SPRITE cluster size calculations

DNA SPRITE and RD-SPRITE were performed as previously described39. Unless stated otherwise, all analyses were based on SPRITE clusters of size 2–1,000 reads. These cluster sizes were chosen to be consistent with the analysis in our previous papers, in which we showed that many known structures such as topologically associating domains (TADs), compartments, RNA–DNA and RNA–RNA interactions, among others, occur within SPRITE clusters containing 2–1,000 reads.

Computing genome-wide speckle proximity scores from SPRITE data

To compute genome-wide speckle proximity scores by SPRITE, we used a two-step procedure: (1) we defined the active hub corresponding to interchromosomal contacts and (2) we computed the continuous speckle proximity score for each genomic locus.

Defining active hub regions.

To compute active hub regions from DNA SPRITE data, we computed an ICE-normalized, genome-wide DNA–DNA contact map at 1-Mb resolution and removed all intrachromosomal contacts to generate an interchromosomal contact matrix. We computed an interaction P value for each pairwise region within this interchromosomal contact matrix using a one-tailed binomial test, whereby the expected frequency assumes a uniform distribution of interchromosomal contacts. We retained interchromosomal regions that had a P value lower than a significance threshold (the precise significance threshold used was varied for each dataset to account for differences in sequencing depth and total number of contacts). To ensure accurate identification of interchromosomal contacts, we only retained interchromosomal contacts that were significant across three consecutive genomic bins. Using these sets of pairwise interchromosomal contacts, we clustered these interactions into a hub such that all the regions within a hub are connected to each other. The result of this procedure is a set of hubs in which each contains a set of genomic DNA regions that interact among themselves but do not interact across the hubs. For mouse ES cells, we previously found that this approach led to two hubs (clusters of regions) and defined these as the inactive hub (nucleolar hub) and active hub (speckle hub) based on gene expression and noncoding RNA localization37,39,45. In this paper, we used the speckle hub regions (Gene Expression Omnibus (GEO) database accession identifier GSE114242, samples GSM3154187GSM3154193) defined in our previous paper37. These hubs were defined solely based on DNA contact frequencies. However, the enrichment of RNAs within these hubs enabled us to recognize these hubs as speckle or nucleolar. Similarly, for myocyte and human data, the speckle hub was selected from the resulting clusters based on gene expression.

Computing continuous speckle proximity scores.

**RECORDED INFORMATION:**

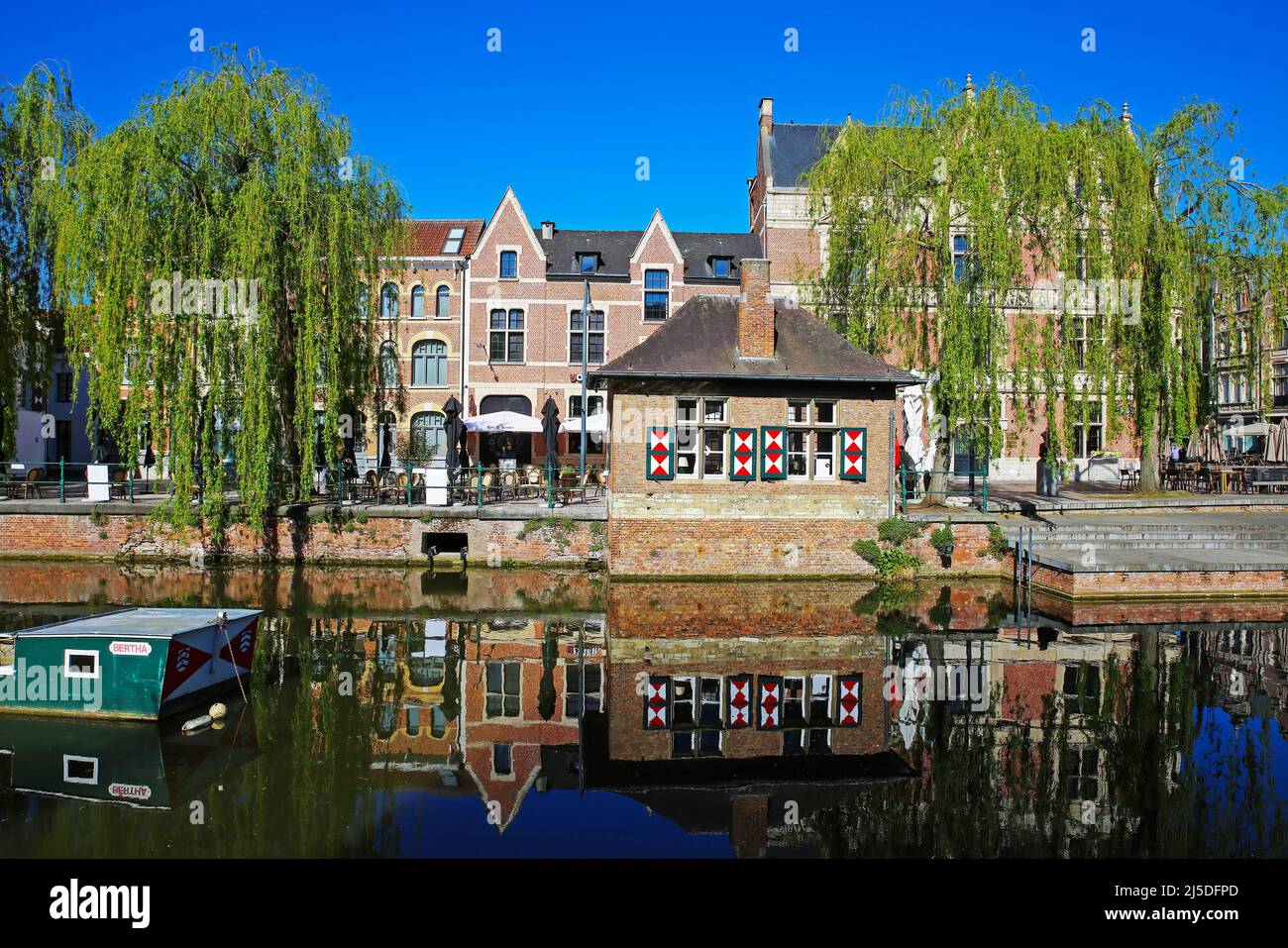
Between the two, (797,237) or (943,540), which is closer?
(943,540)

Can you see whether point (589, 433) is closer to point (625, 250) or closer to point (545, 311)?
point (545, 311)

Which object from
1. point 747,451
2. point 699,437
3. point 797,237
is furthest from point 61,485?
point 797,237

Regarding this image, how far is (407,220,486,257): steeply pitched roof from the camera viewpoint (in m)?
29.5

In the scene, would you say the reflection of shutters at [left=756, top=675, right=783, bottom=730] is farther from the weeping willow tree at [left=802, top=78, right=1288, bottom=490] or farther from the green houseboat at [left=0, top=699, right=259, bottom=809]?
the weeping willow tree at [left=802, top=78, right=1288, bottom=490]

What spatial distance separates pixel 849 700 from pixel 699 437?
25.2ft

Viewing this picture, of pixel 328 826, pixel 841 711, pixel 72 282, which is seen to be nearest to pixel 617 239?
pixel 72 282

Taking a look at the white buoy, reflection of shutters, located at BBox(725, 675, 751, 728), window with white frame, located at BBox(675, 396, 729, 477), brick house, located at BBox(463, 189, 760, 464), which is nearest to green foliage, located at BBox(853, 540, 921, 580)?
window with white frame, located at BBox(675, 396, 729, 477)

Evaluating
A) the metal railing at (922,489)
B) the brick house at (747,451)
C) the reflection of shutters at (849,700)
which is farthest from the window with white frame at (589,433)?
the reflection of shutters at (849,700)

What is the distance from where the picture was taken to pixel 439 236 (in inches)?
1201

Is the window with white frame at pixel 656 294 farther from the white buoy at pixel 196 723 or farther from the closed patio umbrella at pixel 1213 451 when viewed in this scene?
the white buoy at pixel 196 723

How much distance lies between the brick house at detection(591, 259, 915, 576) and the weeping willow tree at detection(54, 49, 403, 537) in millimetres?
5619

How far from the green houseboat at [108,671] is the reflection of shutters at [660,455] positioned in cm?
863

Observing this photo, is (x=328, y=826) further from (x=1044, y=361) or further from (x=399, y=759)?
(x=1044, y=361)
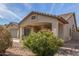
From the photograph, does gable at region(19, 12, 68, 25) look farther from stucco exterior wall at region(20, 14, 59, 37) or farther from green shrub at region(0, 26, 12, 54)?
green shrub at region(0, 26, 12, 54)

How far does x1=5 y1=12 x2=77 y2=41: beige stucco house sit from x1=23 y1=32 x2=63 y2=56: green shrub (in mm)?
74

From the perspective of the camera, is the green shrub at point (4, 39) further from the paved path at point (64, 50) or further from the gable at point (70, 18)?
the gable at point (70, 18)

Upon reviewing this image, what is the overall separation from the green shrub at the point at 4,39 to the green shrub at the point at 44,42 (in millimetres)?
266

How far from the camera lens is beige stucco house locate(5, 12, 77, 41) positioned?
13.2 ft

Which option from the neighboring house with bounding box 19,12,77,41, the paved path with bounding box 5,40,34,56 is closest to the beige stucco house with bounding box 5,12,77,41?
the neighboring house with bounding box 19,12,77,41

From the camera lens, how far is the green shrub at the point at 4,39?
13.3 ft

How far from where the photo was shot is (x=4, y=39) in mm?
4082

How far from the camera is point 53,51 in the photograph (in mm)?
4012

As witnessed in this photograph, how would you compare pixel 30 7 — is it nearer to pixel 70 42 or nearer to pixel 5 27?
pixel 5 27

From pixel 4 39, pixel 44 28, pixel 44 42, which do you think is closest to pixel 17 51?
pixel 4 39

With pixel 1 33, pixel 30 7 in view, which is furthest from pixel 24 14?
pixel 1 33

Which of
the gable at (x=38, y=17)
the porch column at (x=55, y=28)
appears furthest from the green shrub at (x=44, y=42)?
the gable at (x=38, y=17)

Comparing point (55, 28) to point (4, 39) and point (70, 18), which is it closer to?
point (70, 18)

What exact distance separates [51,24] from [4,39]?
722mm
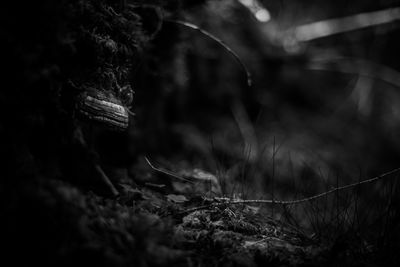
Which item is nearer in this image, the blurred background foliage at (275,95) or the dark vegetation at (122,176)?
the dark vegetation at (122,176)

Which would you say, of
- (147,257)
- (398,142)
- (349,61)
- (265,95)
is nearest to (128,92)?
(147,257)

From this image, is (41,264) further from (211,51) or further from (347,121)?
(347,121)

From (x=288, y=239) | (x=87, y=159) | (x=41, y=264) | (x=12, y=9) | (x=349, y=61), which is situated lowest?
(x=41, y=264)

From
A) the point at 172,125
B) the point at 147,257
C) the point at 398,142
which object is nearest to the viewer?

**THINGS TO DO:**
A: In the SPRITE methods text, at what resolution was the genome-wide DNA–DNA contact map computed to define active hub regions?
B: Translate this sentence from the SPRITE methods text into Spanish: "These hubs were defined solely based on DNA contact frequencies."
C: Extend the SPRITE methods text past its final heading, "Computing continuous speckle proximity scores.", by writing one paragraph in the same style.

**ANSWERS TO THE EXERCISE:**
A: At 1-Mb resolution.

B: Estos hubs se definieron únicamente en función de las frecuencias de contacto del ADN.

C:
Using these speckle hub regions, we computed a continuous speckle proximity score for each genomic region. Specifically, for each genomic region, we identified all SPRITE clusters containing the genomic region and at least one speckle hub region that was present on a distinct chromosome (if it overlapped only with a speckle hub region on the same chromosome, we did not count it to avoid counting contacts that might be due to other intrachromosomal structures). We weighted each overlapping cluster based on its cluster size (defined as 1/(cluster size − 1)). The speckle proximity score is the sum of all weighted scores across all overlapping clusters. In this way, genomic regions with a larger number of SPRITE clusters connecting it to an interchromosomal speckle hub would have a higher score than those with fewer. We previously showed that this continuous metric is correlated with the distance between each genomic region and nuclear speckles37.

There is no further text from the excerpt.